1. When You Visit Our Website
2. When You Sign Up
We store the email address associated with your account and the date or registration. When you pay for a premium account, we store the transaction ID of your payment so we can track it down for refund purpose or fraud mitigation.
3. When You Use Our Service
When you use ControlD, we keep the following data associated with your account:
- Timestamp of your last activity in the control panel or apps
- Your source IP address which is required to make ControlD work
3.1 Source IP Storage Justification
Unlike a VPN, ControlD operates at the DNS layer, which means there is no way for you to supply your authentication credentials along with the request. In order for the DNS server to know who you are, so it can apply the correct rules, the only anchor we have is the source IP the request came from. This requirement is mitigated if you're using DNS-over-HTTPS or DNS-over-TLS resolvers. However, your source IP is still needed when communicating with our transparent proxies as it must be known to our firewall so access can be granted.
3.2 Privacy Implications
Even though we store the IP address associated with each account, the threat to user privacy is very limited. Typically, 3rd parties will supply a timestamp + IP address when requesting user data. The IP address will be that of the proxy that was used at the time (if one was using a proxy). At any given moment, there are hundreds or thousands of people that could be sharing the same IP address. Since ControlD does not keep logs of which proxy server IPs were used by which user, nor do we even have access to this data, we have no way to trace any activity to any individual account.
4. When you leave
If for some strange reason you decide not to use our service anymore, you can delete your account at any time in the "My Account" section.

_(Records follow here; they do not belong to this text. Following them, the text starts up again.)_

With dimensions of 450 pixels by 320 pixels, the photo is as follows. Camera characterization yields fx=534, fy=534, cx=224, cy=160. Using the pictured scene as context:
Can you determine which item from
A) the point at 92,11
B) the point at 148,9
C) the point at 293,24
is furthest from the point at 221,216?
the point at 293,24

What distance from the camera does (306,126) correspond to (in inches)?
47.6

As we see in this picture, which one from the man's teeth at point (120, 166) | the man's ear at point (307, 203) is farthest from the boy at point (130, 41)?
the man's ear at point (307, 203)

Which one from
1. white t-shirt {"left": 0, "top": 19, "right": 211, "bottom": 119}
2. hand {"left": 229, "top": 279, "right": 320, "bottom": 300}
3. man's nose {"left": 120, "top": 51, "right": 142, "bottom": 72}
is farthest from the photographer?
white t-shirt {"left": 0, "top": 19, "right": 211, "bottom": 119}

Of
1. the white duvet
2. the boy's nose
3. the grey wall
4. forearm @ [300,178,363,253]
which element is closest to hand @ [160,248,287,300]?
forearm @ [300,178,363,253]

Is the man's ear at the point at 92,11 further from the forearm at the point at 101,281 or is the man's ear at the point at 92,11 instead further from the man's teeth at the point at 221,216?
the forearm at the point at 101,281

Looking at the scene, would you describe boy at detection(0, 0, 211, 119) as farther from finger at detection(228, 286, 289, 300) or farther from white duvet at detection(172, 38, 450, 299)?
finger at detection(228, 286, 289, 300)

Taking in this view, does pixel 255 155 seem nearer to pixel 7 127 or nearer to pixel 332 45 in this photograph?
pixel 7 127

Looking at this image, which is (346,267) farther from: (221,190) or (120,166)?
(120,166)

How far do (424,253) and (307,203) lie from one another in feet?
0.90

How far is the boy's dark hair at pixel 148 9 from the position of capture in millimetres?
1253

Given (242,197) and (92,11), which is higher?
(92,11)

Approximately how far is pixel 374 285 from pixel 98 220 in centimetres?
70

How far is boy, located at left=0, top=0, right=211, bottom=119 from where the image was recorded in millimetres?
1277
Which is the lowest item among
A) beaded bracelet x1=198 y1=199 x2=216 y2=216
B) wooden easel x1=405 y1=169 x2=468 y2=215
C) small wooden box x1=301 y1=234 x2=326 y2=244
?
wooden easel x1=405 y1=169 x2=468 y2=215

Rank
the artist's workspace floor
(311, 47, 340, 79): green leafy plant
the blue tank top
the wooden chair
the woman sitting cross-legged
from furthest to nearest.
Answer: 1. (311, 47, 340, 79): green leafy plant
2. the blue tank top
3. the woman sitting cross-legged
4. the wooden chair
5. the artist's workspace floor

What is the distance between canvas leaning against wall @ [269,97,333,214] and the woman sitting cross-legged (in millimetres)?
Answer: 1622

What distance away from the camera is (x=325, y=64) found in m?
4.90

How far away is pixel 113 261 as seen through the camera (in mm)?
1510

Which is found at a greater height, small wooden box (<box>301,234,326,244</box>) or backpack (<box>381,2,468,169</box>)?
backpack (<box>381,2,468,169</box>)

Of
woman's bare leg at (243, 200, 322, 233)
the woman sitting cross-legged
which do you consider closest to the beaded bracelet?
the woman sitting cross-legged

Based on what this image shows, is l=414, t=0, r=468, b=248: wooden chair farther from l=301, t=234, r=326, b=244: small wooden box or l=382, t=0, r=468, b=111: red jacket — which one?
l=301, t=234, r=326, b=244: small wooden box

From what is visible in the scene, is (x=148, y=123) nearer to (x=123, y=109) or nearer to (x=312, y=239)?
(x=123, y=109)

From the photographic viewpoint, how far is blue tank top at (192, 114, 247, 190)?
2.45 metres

All data is immediately and permanently deleted from our database.
5. User Data Requests
Since we store the bare minimum for a customer to actually use our service, any request for user data that supplies an IP + timestamp would yield nothing of value as we do not store any historical logs on who used which IP address, and since IPs are shared by dozens/hundreds of people at any given moment, so we cannot tie any activity to a specific account. Much like any other service, if a valid Canadian subpoena includes the exact email associated with an account, we have no choice but to provide all details associated with the account. This data is limited to what was mentioned above.
6. Changes to Policy
We will do our best to avoid any changes, which includes moving the company to a different jurisdiction if required. If drastic policy changes are needed and we cannot continue providing service under the above mentioned terms, users with valid emails will be notified.